Sunday, March 18, 2007

Not On My Life

Posted by olvlzl.
One of their cliche bound segment producers might say that it’s like a can of mixed nuts bought at the Wal-Mart, a few cashews and pecans but mostly low grade peanuts. That’s how one of the show’s segments might describe “This American Life”. I’m not a regular listener, finding it is mostly an irritating mix of superficial cliche’s, superficial nihilism and juvenile whining. But some of it has been superb, and on at least one occasion great journalism. The piece about the first real survey to try to estimate how many people died in the invasion and of Iraq and the aftermath was one of the best things I’ve heard on the radio in the past ten years. The piece that began with an obscure children’s photo-story book of the 50s and which unfolded into the horrific, puppet- person life of the photographer and author (she was also a fashion model) was great.

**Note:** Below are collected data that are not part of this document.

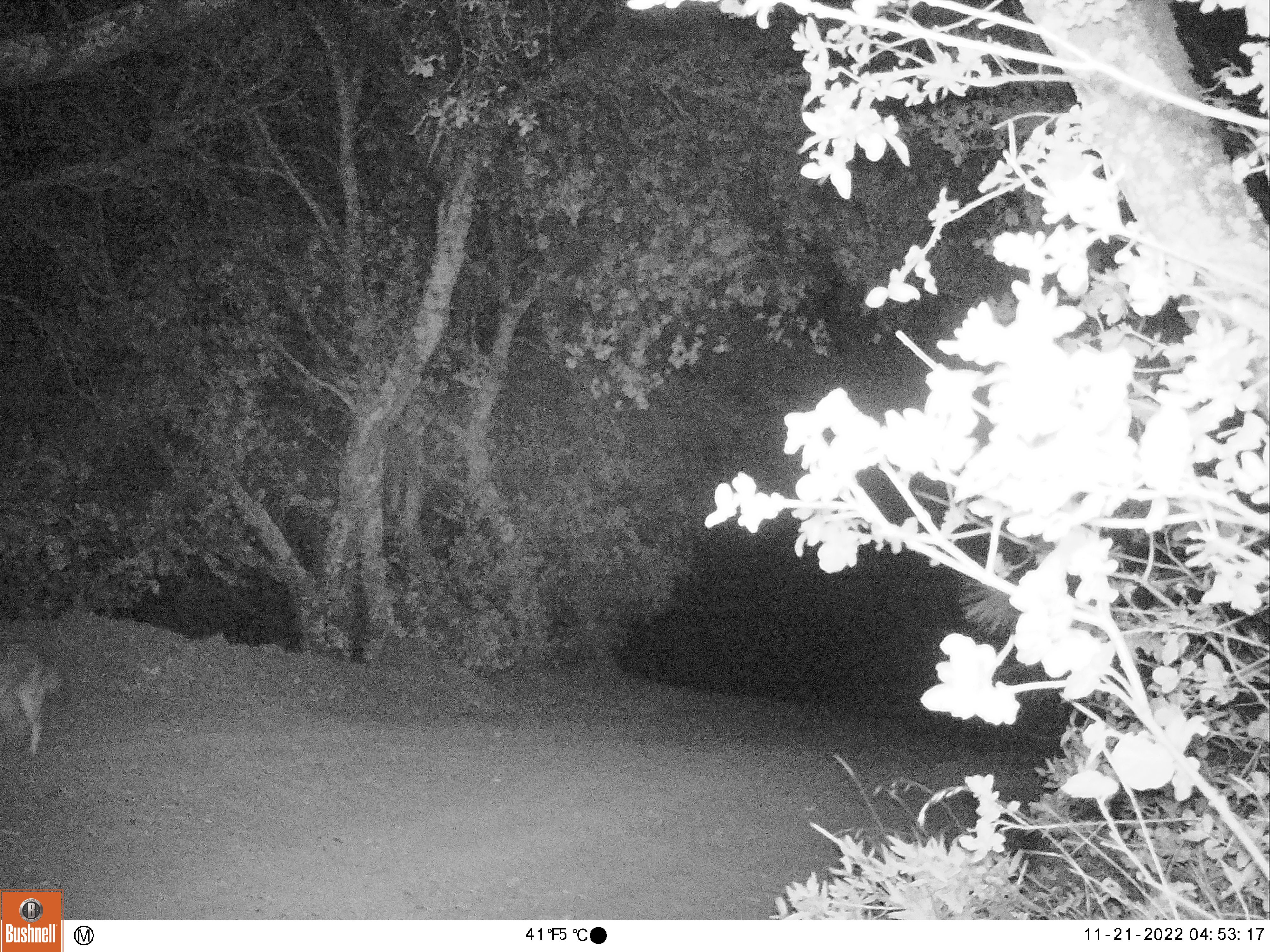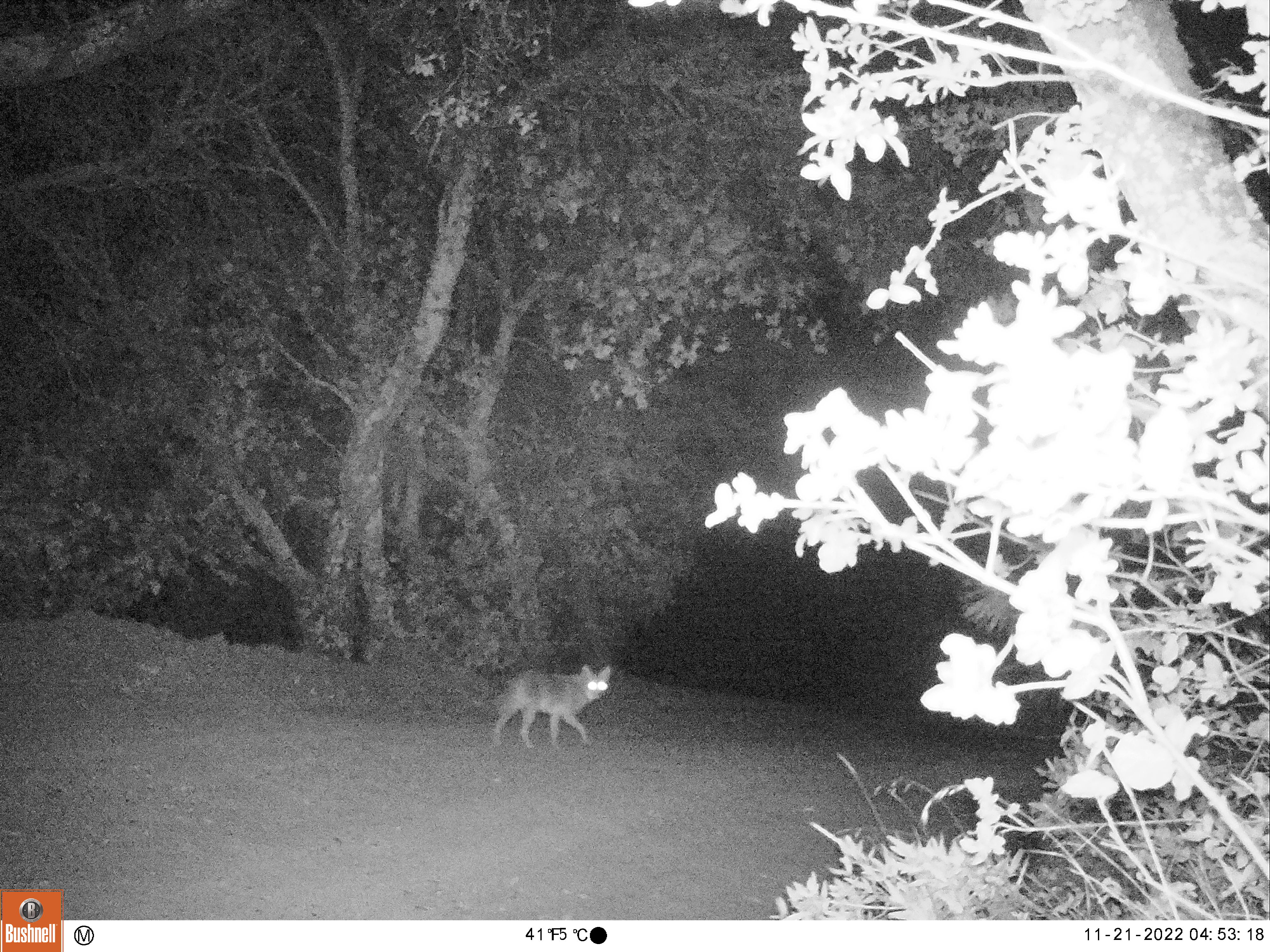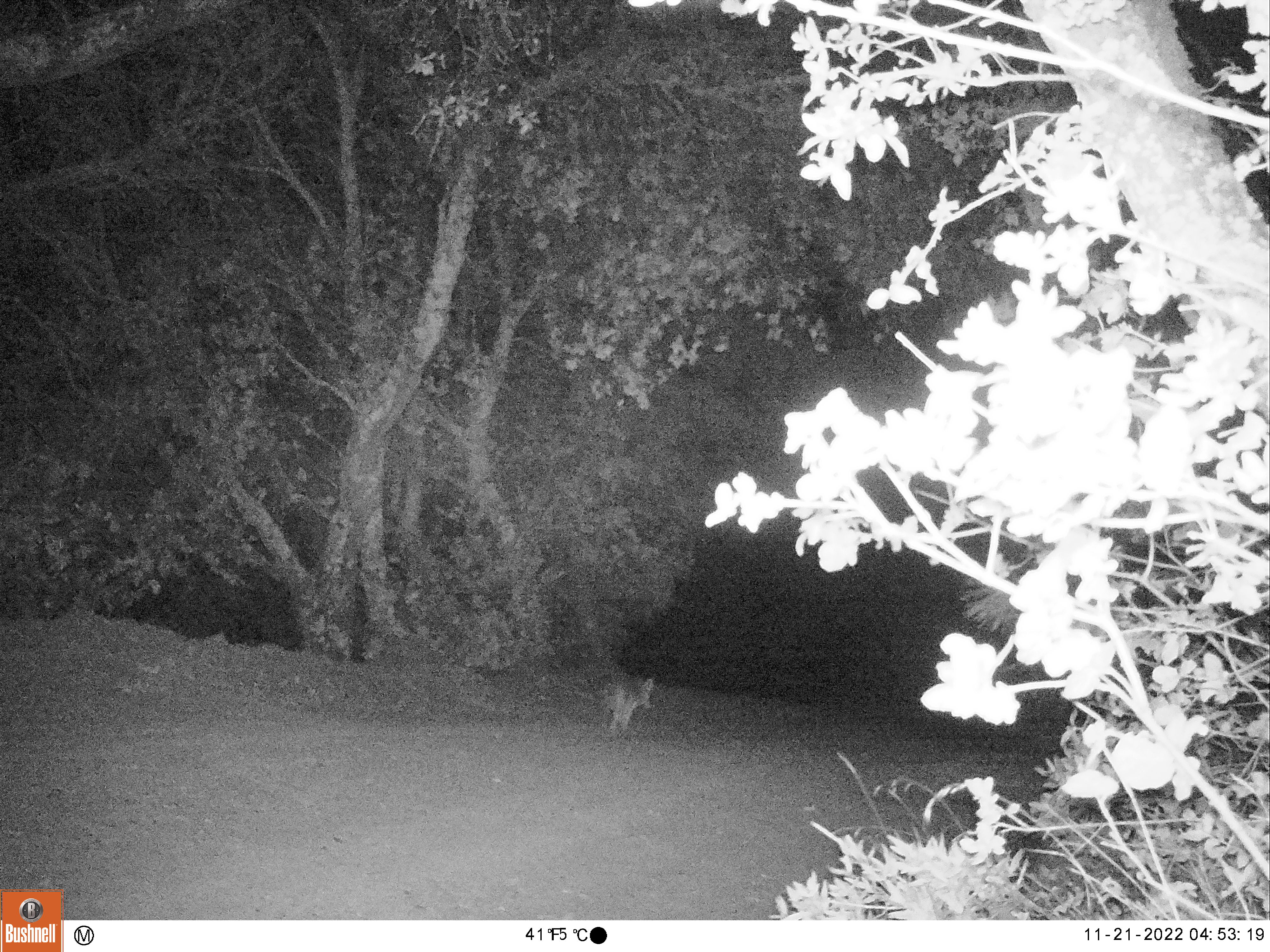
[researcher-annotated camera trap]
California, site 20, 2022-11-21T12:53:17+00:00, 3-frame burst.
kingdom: Animalia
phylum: Chordata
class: Mammalia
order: Carnivora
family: Canidae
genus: Canis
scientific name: Canis latrans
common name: coyote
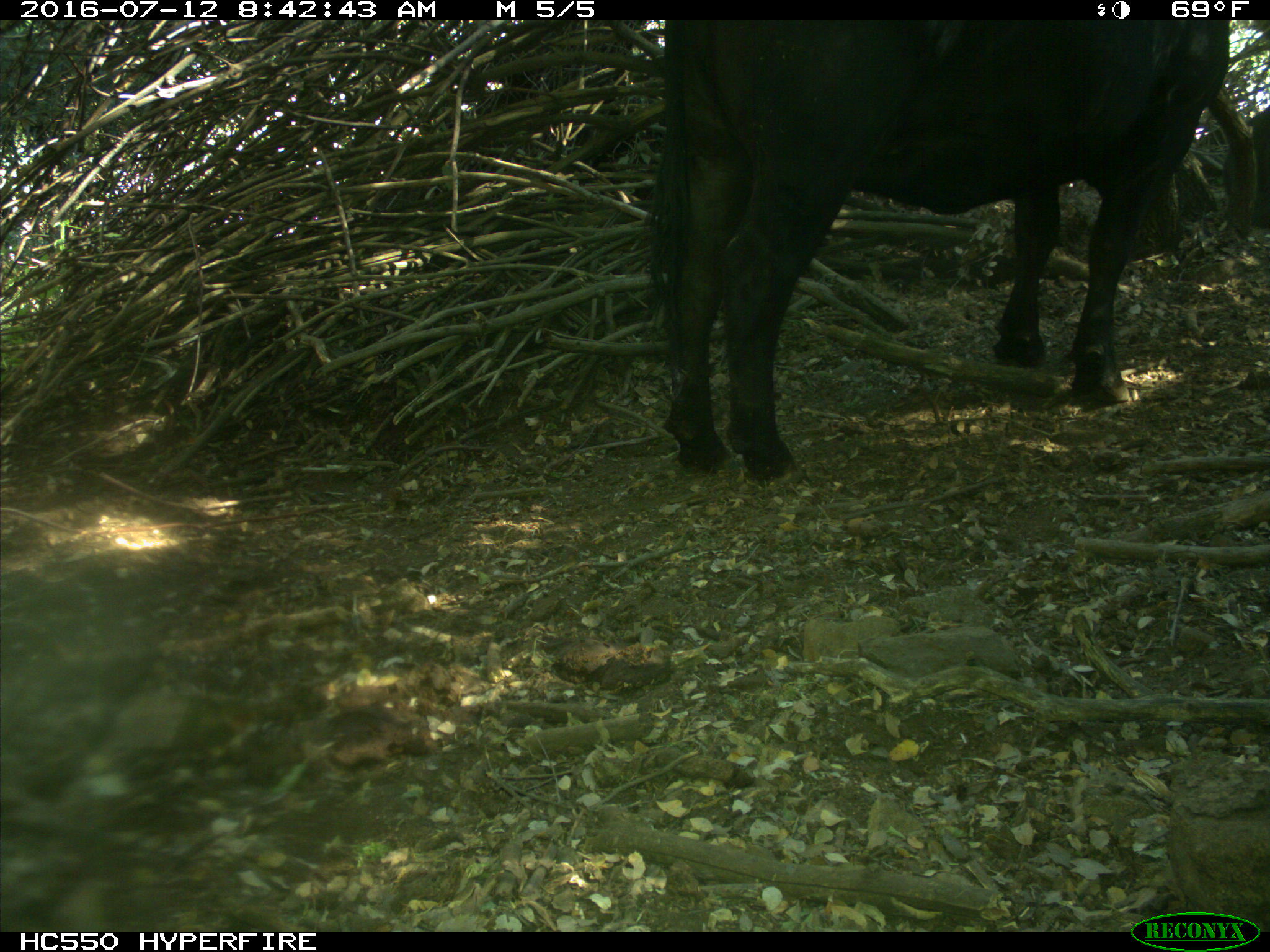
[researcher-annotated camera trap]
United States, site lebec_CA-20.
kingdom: Animalia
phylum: Chordata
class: Mammalia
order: Artiodactyla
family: Bovidae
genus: Bos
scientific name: Bos taurus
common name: domestic cow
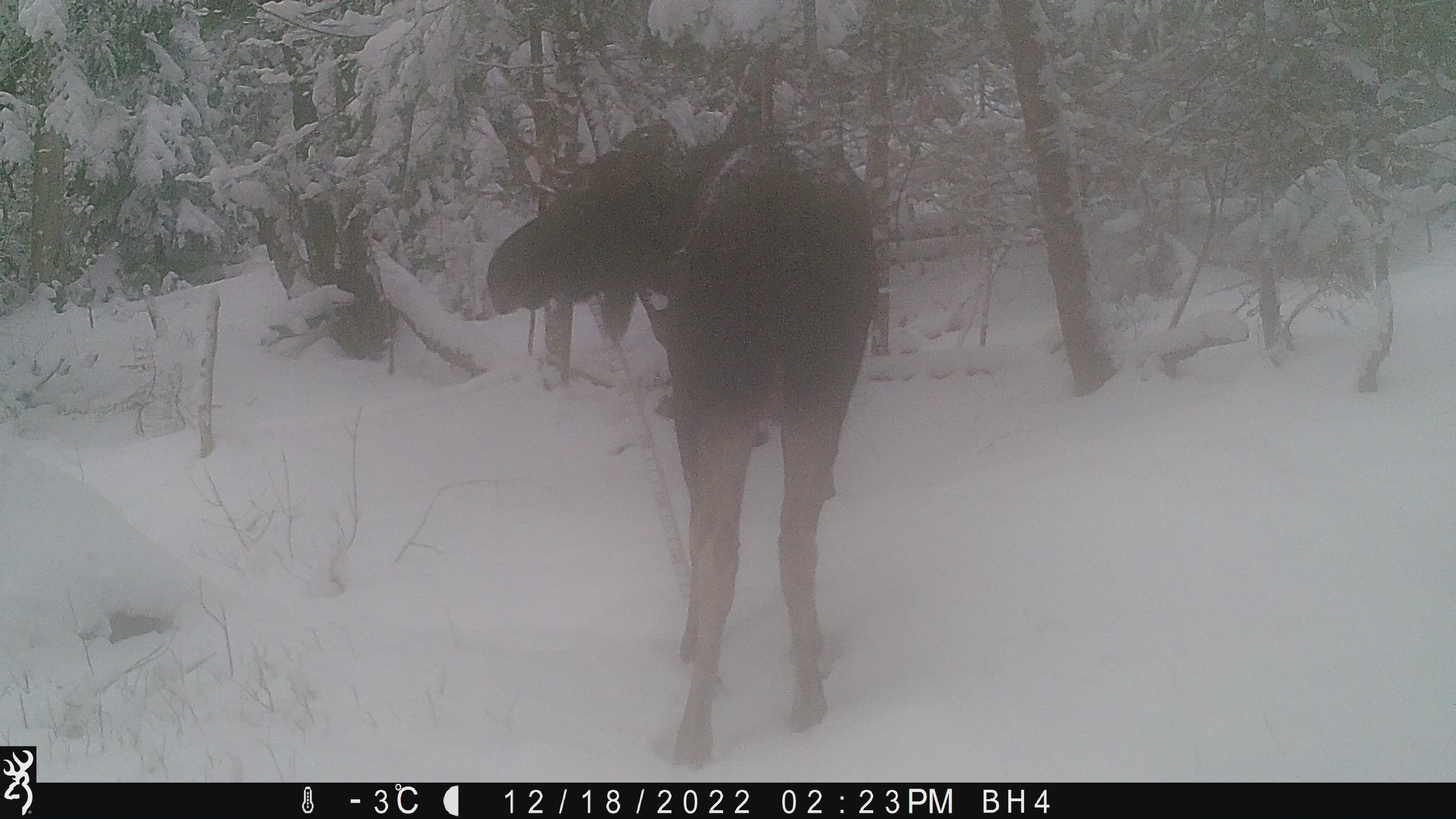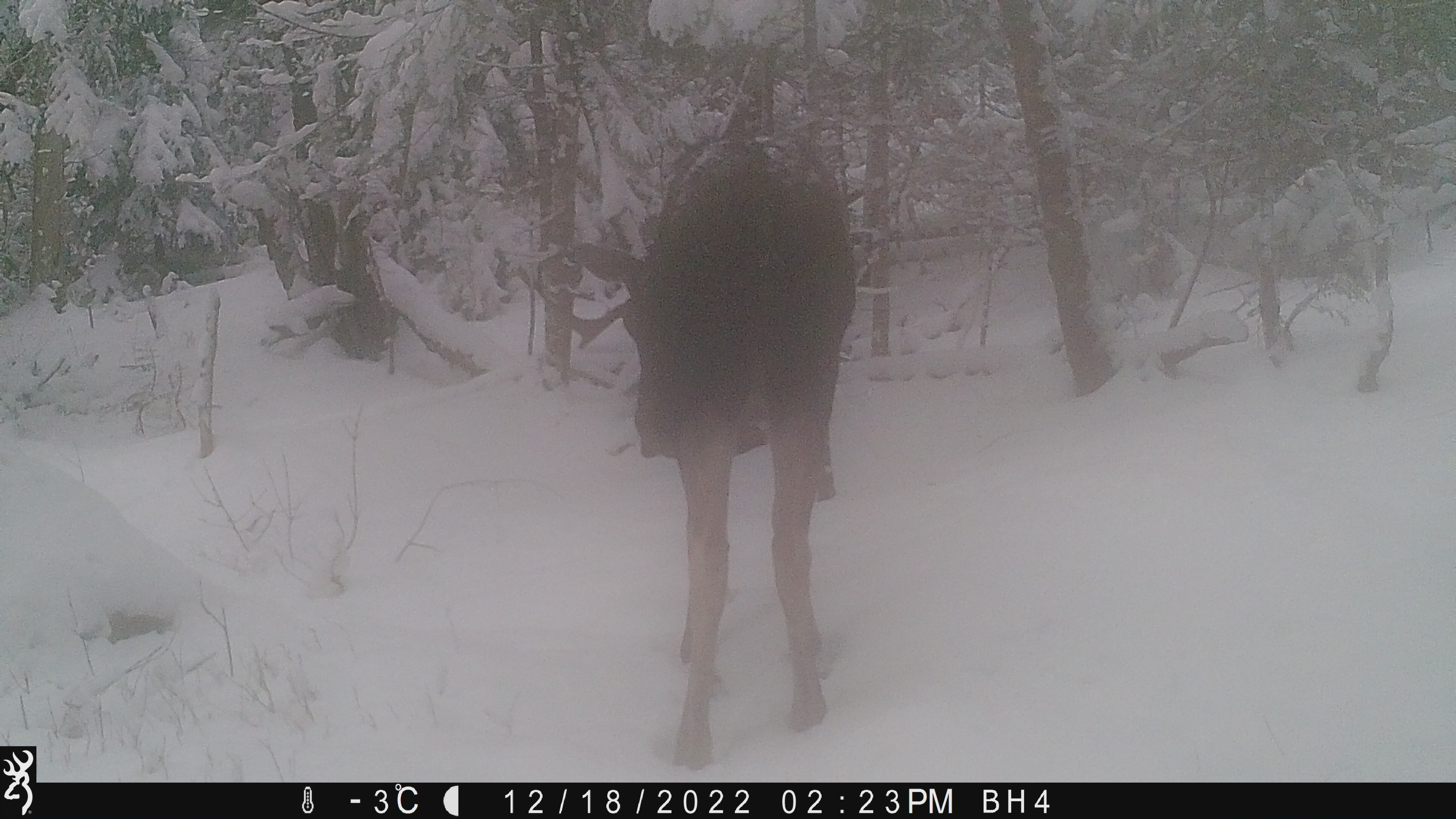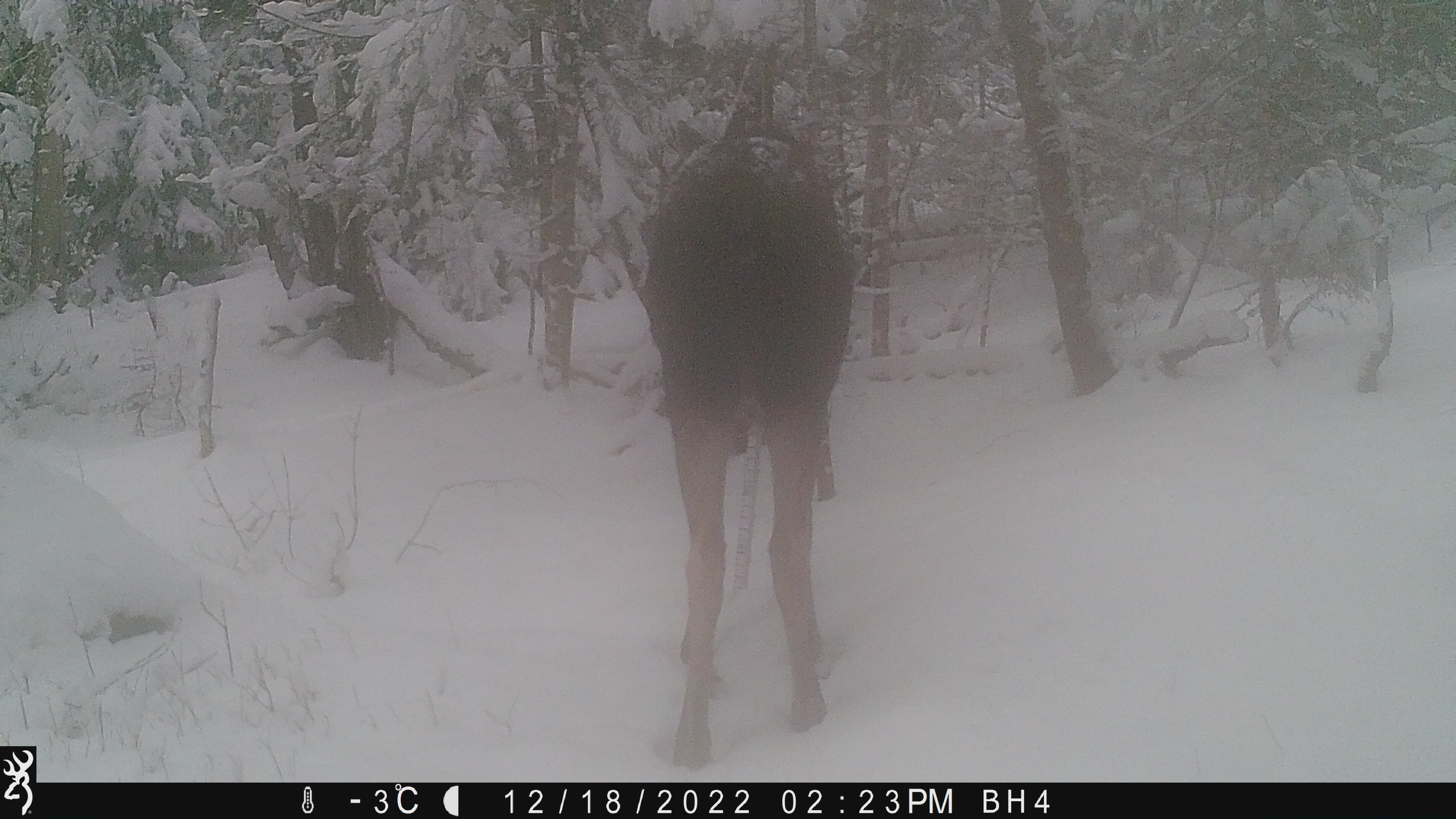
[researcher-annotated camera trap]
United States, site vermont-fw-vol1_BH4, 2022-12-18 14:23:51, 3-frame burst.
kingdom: Animalia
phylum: Chordata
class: Mammalia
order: Artiodactyla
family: Cervidae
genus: Alces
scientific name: Alces alces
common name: moose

That said, too many of the segments are superficial and facilely ironic, too many of them are a presentation of an attitude that is just lazily and cooly cynical as edgy and smart. Too often the segments are about nothing much presented as if that was cool. Too often, also, the show’s producers exploit private people who are still alive, some of whom are really stupid to expose their unattractive lives to a national audience. It’s Jerry Springer for the middle-brow set.

Like Joanna Weiss in her critique in today’s Boston Globe I don’t dislike Ira Glass. I rather like his voice, which is a nice change from better radio voices. I don’t generally like people who imitate his low key delivery, many of whom find their way into segments. They are usually flat, lacking the frequent note of amusement that Glass has. But Ira Glass did do one thing for which I won’t forgive him, he promoted David Sedaris. I can’t stand his cutely cynical, superficial bitchiness and am offended when he’s assumed to be a typical gay man. Like the idiots who mistook Clare Booth's “The Women” for a feminist document, I don’t find anything attractive in the Sedaris presentation of being gay. I've found that Sedaris is much more popular among straight people than he is among gay people. Though he does have some gay fans.

You might want to read the other side in the Globe given by Matthew Gilbert.